**GIVEN INSTRUCTION**
Copy out every line of the listing below word for word.

**SUPPLIED INFORMATION**
• • • •
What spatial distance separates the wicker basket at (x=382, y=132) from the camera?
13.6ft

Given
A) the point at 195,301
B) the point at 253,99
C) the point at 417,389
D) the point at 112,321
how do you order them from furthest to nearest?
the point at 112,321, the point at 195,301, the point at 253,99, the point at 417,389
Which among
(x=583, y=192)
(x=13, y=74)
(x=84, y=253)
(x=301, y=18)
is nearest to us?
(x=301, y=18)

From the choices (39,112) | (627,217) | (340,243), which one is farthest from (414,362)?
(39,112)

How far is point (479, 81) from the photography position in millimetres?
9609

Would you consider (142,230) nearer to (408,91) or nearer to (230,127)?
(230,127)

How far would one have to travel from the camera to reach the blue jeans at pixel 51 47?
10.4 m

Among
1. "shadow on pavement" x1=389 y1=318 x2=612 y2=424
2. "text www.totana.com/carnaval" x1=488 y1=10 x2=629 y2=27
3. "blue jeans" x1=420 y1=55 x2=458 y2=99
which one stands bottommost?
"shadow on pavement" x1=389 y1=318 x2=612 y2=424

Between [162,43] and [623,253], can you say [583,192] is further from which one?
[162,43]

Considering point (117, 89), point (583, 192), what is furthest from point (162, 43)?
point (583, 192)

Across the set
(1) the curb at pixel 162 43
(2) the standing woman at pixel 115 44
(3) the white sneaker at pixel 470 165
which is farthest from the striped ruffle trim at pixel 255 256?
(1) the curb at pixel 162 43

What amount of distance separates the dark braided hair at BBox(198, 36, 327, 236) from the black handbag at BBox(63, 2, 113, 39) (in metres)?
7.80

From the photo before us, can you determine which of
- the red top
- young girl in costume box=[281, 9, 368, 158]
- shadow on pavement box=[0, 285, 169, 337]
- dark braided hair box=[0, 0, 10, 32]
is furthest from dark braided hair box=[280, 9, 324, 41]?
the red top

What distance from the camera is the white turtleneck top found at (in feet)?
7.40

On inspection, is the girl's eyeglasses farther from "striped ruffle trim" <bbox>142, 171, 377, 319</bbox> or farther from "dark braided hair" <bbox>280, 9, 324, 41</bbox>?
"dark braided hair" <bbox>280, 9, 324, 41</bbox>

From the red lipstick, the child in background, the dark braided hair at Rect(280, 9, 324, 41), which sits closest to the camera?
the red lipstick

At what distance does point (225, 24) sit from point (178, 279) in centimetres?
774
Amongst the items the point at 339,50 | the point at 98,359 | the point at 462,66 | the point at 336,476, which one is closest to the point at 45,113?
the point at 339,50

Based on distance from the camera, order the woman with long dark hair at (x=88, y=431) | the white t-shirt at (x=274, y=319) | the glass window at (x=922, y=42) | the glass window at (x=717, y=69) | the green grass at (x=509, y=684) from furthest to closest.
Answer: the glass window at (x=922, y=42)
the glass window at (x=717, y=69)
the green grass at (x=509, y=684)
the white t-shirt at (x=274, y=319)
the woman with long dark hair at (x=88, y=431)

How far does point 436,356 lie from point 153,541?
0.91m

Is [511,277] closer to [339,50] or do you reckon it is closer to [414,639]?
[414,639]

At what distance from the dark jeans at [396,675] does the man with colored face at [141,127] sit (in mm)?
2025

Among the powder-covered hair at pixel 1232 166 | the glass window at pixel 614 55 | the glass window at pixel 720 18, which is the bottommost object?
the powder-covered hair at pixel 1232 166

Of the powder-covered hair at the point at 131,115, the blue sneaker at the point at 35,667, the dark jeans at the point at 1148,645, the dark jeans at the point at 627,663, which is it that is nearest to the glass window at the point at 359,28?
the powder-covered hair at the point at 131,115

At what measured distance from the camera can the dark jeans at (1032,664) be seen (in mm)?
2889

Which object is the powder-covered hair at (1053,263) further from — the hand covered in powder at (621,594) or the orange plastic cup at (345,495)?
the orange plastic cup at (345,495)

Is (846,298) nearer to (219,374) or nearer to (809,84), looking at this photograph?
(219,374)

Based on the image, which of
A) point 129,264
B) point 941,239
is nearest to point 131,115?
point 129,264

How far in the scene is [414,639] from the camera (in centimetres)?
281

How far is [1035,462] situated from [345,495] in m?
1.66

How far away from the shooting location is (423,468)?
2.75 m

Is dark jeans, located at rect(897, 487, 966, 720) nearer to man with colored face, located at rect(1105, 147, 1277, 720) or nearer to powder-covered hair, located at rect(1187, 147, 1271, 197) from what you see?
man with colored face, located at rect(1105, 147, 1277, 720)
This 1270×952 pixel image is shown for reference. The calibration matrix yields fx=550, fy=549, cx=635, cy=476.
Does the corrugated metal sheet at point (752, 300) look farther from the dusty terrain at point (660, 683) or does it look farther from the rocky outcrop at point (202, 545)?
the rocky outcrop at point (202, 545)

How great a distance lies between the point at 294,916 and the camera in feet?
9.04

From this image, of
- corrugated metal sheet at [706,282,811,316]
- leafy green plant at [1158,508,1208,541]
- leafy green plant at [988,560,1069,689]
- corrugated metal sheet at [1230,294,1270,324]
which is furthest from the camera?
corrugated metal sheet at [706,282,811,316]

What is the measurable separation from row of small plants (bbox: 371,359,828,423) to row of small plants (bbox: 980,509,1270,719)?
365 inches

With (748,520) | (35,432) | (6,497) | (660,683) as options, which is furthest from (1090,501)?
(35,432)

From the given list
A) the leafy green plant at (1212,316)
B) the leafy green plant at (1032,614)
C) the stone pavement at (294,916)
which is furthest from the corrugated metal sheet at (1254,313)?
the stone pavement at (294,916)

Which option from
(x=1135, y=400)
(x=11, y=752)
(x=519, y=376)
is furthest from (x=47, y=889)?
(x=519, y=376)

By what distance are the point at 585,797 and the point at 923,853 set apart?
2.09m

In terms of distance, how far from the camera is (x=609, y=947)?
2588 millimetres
• • • •
**WRITTEN ANSWER**
What spatial distance separates the wicker basket at (x=382, y=132) from the camera?
13.6ft

Given
A) the point at 195,301
B) the point at 253,99
C) the point at 417,389
D) the point at 112,321
how do you order them from furthest to nearest?
the point at 112,321, the point at 195,301, the point at 253,99, the point at 417,389
Which among
(x=583, y=192)
(x=13, y=74)
(x=84, y=253)
(x=301, y=18)
is nearest to us?
(x=301, y=18)

From the choices (39,112) | (627,217) | (340,243), which one is farthest from (414,362)?
(39,112)

How far is point (479, 81) from the photography position in millimetres?
9609

Would you consider (142,230) nearer to (408,91) or nearer to (230,127)?
(230,127)

How far would one have to travel from the camera to reach the blue jeans at pixel 51 47?
10.4 m

Among
1. "shadow on pavement" x1=389 y1=318 x2=612 y2=424
2. "text www.totana.com/carnaval" x1=488 y1=10 x2=629 y2=27
3. "blue jeans" x1=420 y1=55 x2=458 y2=99
which one stands bottommost?
"shadow on pavement" x1=389 y1=318 x2=612 y2=424

Between [162,43] and [623,253], can you say [583,192] is further from which one?
[162,43]

Considering point (117, 89), point (583, 192), what is furthest from point (162, 43)?
point (583, 192)

Across the set
(1) the curb at pixel 162 43
(2) the standing woman at pixel 115 44
(3) the white sneaker at pixel 470 165
which is farthest from the striped ruffle trim at pixel 255 256?
(1) the curb at pixel 162 43

What amount of distance separates the dark braided hair at BBox(198, 36, 327, 236) from the black handbag at BBox(63, 2, 113, 39) (in metres)?
7.80

From the photo before us, can you determine which of
- the red top
- young girl in costume box=[281, 9, 368, 158]
- shadow on pavement box=[0, 285, 169, 337]
- dark braided hair box=[0, 0, 10, 32]
is furthest from dark braided hair box=[280, 9, 324, 41]?
the red top

What distance from the camera is the white turtleneck top found at (in feet)?
7.40

On inspection, is the girl's eyeglasses farther from "striped ruffle trim" <bbox>142, 171, 377, 319</bbox> or farther from "dark braided hair" <bbox>280, 9, 324, 41</bbox>?
"dark braided hair" <bbox>280, 9, 324, 41</bbox>

From the red lipstick, the child in background, the dark braided hair at Rect(280, 9, 324, 41), which sits closest to the camera?
the red lipstick

At what distance does point (225, 24) sit from point (178, 279) in centimetres?
774
Amongst the items the point at 339,50 | the point at 98,359 | the point at 462,66 | the point at 336,476, which one is closest to the point at 45,113?
the point at 339,50

Based on distance from the camera, order the woman with long dark hair at (x=88, y=431) | the white t-shirt at (x=274, y=319) | the glass window at (x=922, y=42) | the glass window at (x=717, y=69) | the green grass at (x=509, y=684) from furthest to closest.
Answer: the glass window at (x=922, y=42)
the glass window at (x=717, y=69)
the green grass at (x=509, y=684)
the white t-shirt at (x=274, y=319)
the woman with long dark hair at (x=88, y=431)

How far does point 436,356 lie from point 153,541?
0.91m

Is [511,277] closer to [339,50] or do you reckon it is closer to [414,639]?
[414,639]

At what distance from the dark jeans at [396,675] does the man with colored face at [141,127] sit (in mm)?
2025

Among the powder-covered hair at pixel 1232 166 | the glass window at pixel 614 55 | the glass window at pixel 720 18, which is the bottommost object?
the powder-covered hair at pixel 1232 166

Of the powder-covered hair at the point at 131,115, the blue sneaker at the point at 35,667, the dark jeans at the point at 1148,645, the dark jeans at the point at 627,663, which is it that is nearest to the glass window at the point at 359,28?
the powder-covered hair at the point at 131,115

At what measured distance from the camera can the dark jeans at (1032,664) be seen (in mm)?
2889

Which object is the powder-covered hair at (1053,263) further from — the hand covered in powder at (621,594) or the orange plastic cup at (345,495)?
the orange plastic cup at (345,495)

Is (846,298) nearer to (219,374) or nearer to (809,84), looking at this photograph?
(219,374)

Based on the image, which of
A) point 129,264
B) point 941,239
is nearest to point 131,115?
point 129,264

How far in the scene is [414,639] from the camera (in centimetres)?
281

How far is [1035,462] situated from [345,495] in m?
1.66

How far away from the shooting location is (423,468)?
2.75 m

Is dark jeans, located at rect(897, 487, 966, 720) nearer to man with colored face, located at rect(1105, 147, 1277, 720) or nearer to powder-covered hair, located at rect(1187, 147, 1271, 197) from what you see?
man with colored face, located at rect(1105, 147, 1277, 720)
This 1270×952 pixel image is shown for reference. The calibration matrix yields fx=550, fy=549, cx=635, cy=476.
Does the corrugated metal sheet at point (752, 300) look farther from the dusty terrain at point (660, 683) or does it look farther from the rocky outcrop at point (202, 545)?
the rocky outcrop at point (202, 545)

How great a distance lies between the point at 294,916 and the camera in feet?
9.04

From this image, of
- corrugated metal sheet at [706,282,811,316]
- leafy green plant at [1158,508,1208,541]
- leafy green plant at [988,560,1069,689]
- corrugated metal sheet at [1230,294,1270,324]
which is furthest from the camera?
corrugated metal sheet at [706,282,811,316]

What is the measurable separation from row of small plants (bbox: 371,359,828,423) to row of small plants (bbox: 980,509,1270,719)?
365 inches

With (748,520) | (35,432) | (6,497) | (660,683) as options, which is furthest from (1090,501)?
(35,432)

From the given list
A) the leafy green plant at (1212,316)
B) the leafy green plant at (1032,614)
C) the stone pavement at (294,916)
which is furthest from the corrugated metal sheet at (1254,313)?
the stone pavement at (294,916)

Which option from
(x=1135, y=400)
(x=11, y=752)
(x=519, y=376)
is furthest from (x=47, y=889)?
(x=519, y=376)

By what distance are the point at 585,797 and the point at 923,853 set apart?
2.09m

In terms of distance, how far from the camera is (x=609, y=947)?
2588 millimetres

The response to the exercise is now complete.